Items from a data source
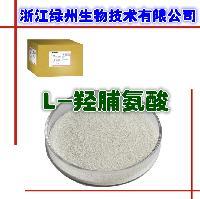 浙江綠州現(xiàn)貨供應(yīng)L-羥脯氨酸 一公斤起訂-浙江綠州生物技術(shù)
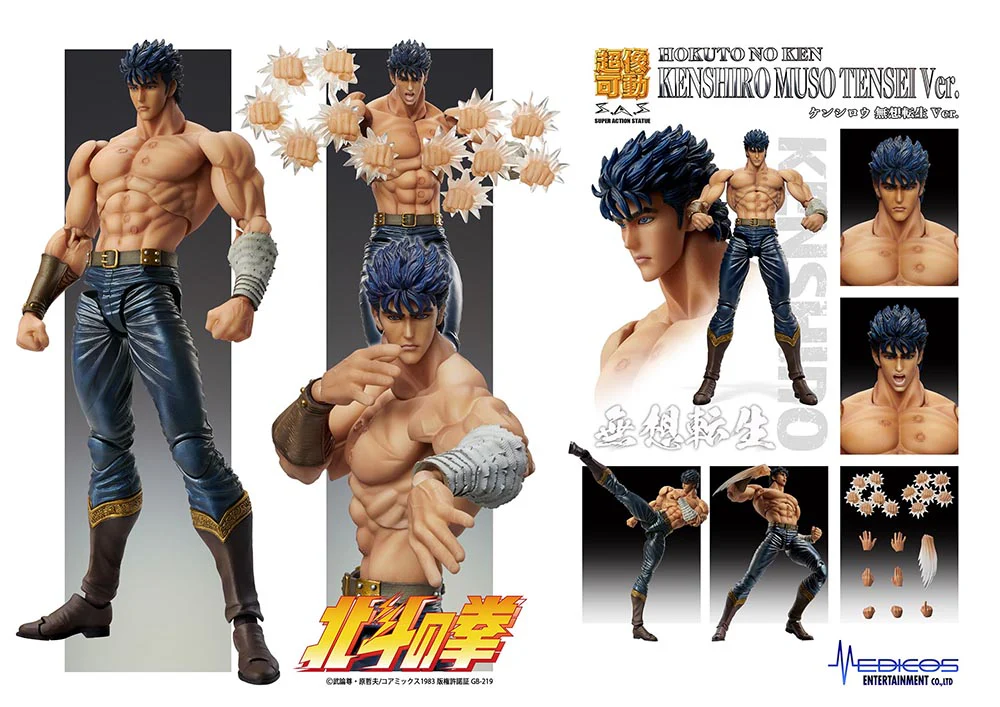 SAS - Fist of the North Star - Kenshiro  (Muso Tensei Ver.) - Image 11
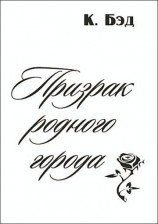 читать Призрак родного города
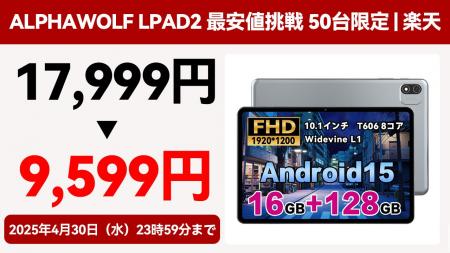 【激安9,599円】Alphawolf Lpad2最安値挑戦 50台限定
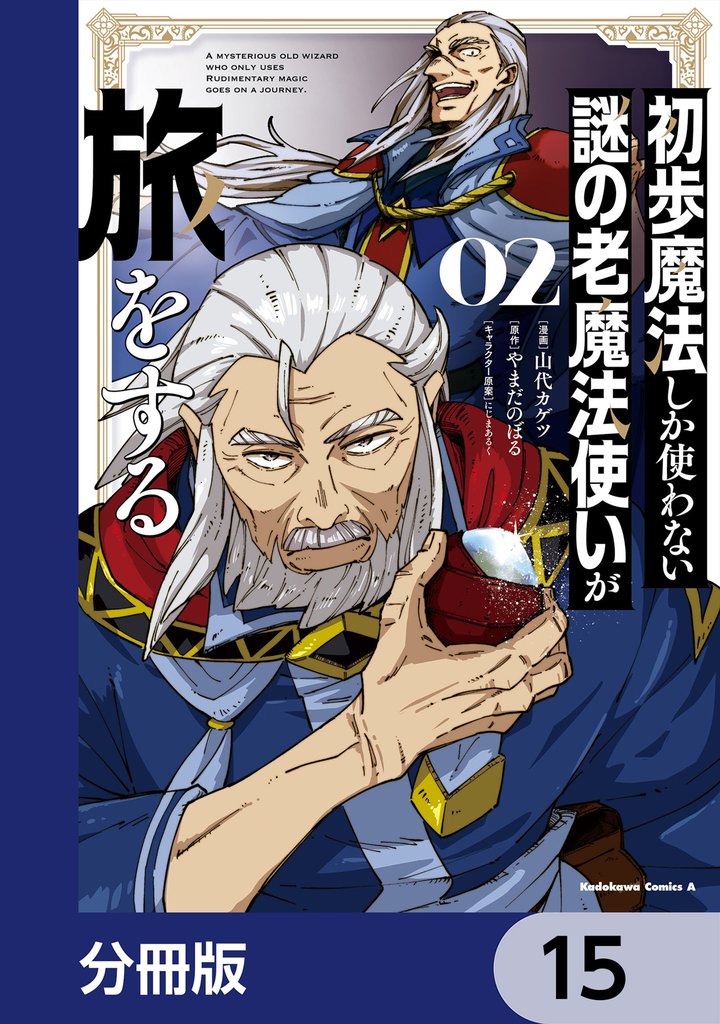 初歩魔法しか使わない謎の老魔法使いが旅をする【分冊版】　15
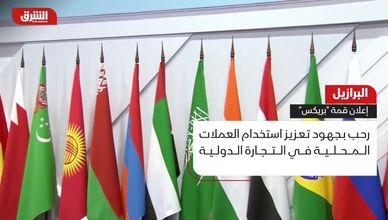 البرازيل.. إعلان قمة "بريكس"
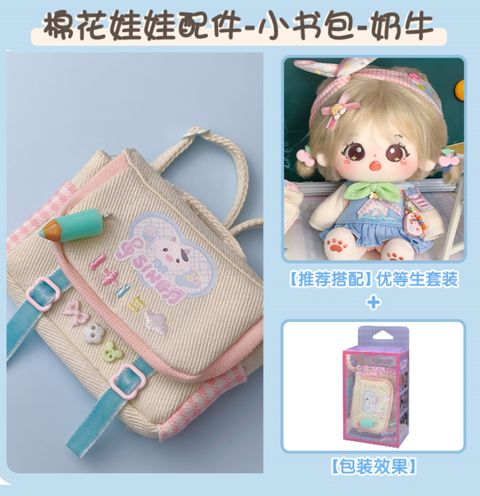 IMG_8053-1735003864573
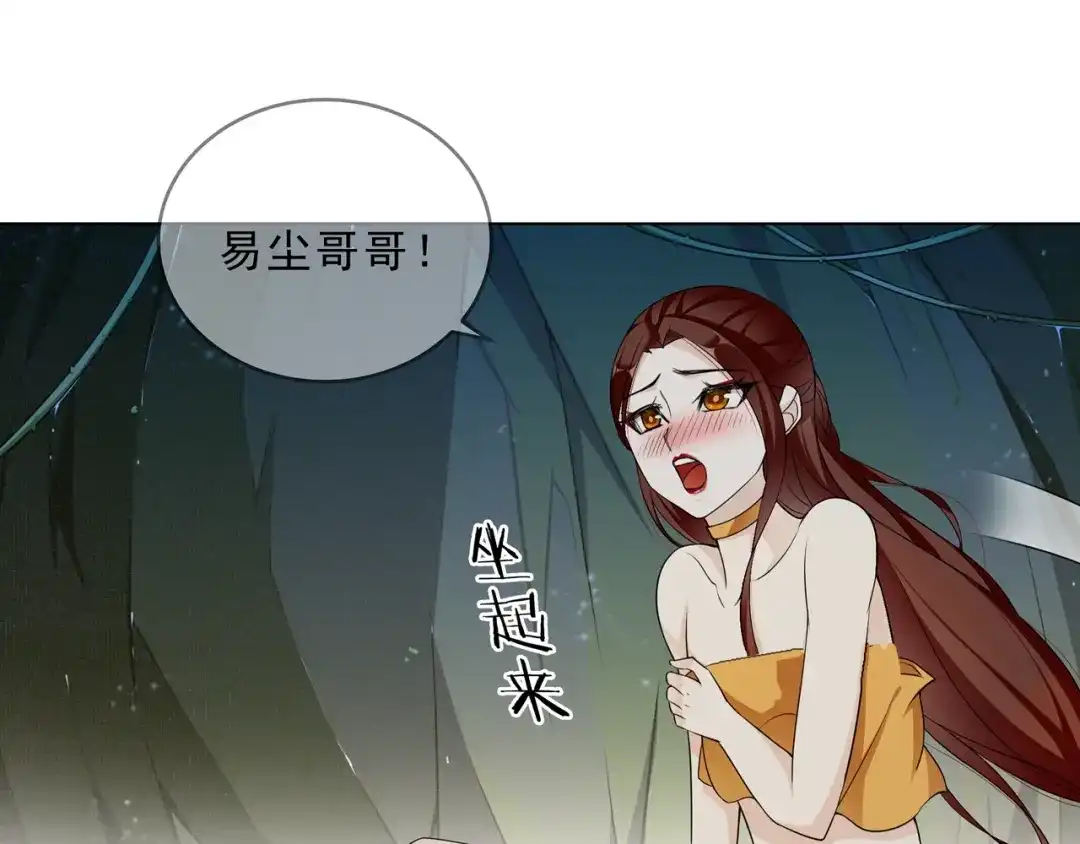 《魔君大人，夫人又暴走了！》第32话 不愧是我夫人！ 第5页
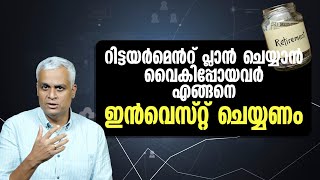 റിട്ടയർമെൻറ് പ്ലാൻ ചെയ്യാൻ വൈകിപ്പോയവർ എങ്ങനെ ഇൻവെസ്റ്റ് ചെയ്യണം -Maximizing Your Retirement Savings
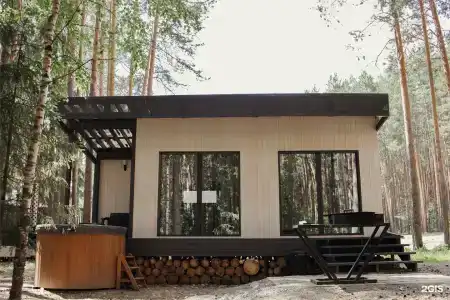 Lipkiglamp - 40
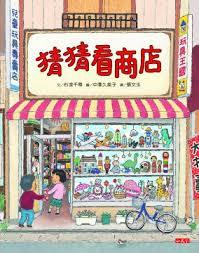 猜猜看商店 (Hardcover)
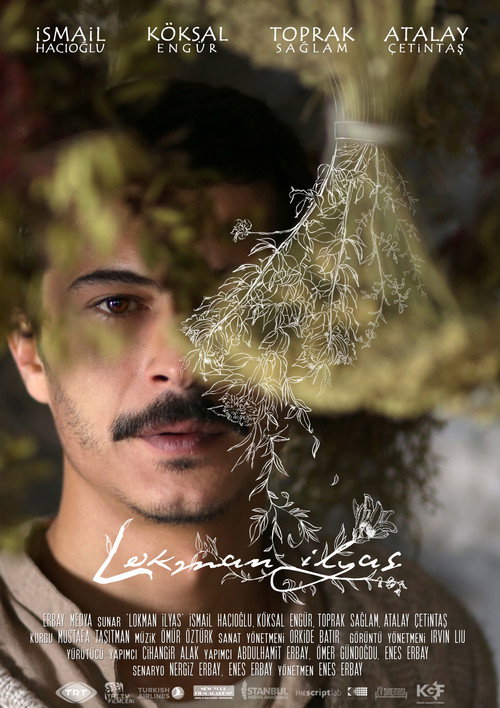 فيلم داء و دواء 2016 Lokman Ilyas مترجم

Task statement: In the records above, find the line containing "Lipkiglamp - 40", then write out exactly that line and every later one through the last, omitting pictures.

Output for this task:
 Lipkiglamp - 40
 猜猜看商店 (Hardcover)
 فيلم داء و دواء 2016 Lokman Ilyas مترجم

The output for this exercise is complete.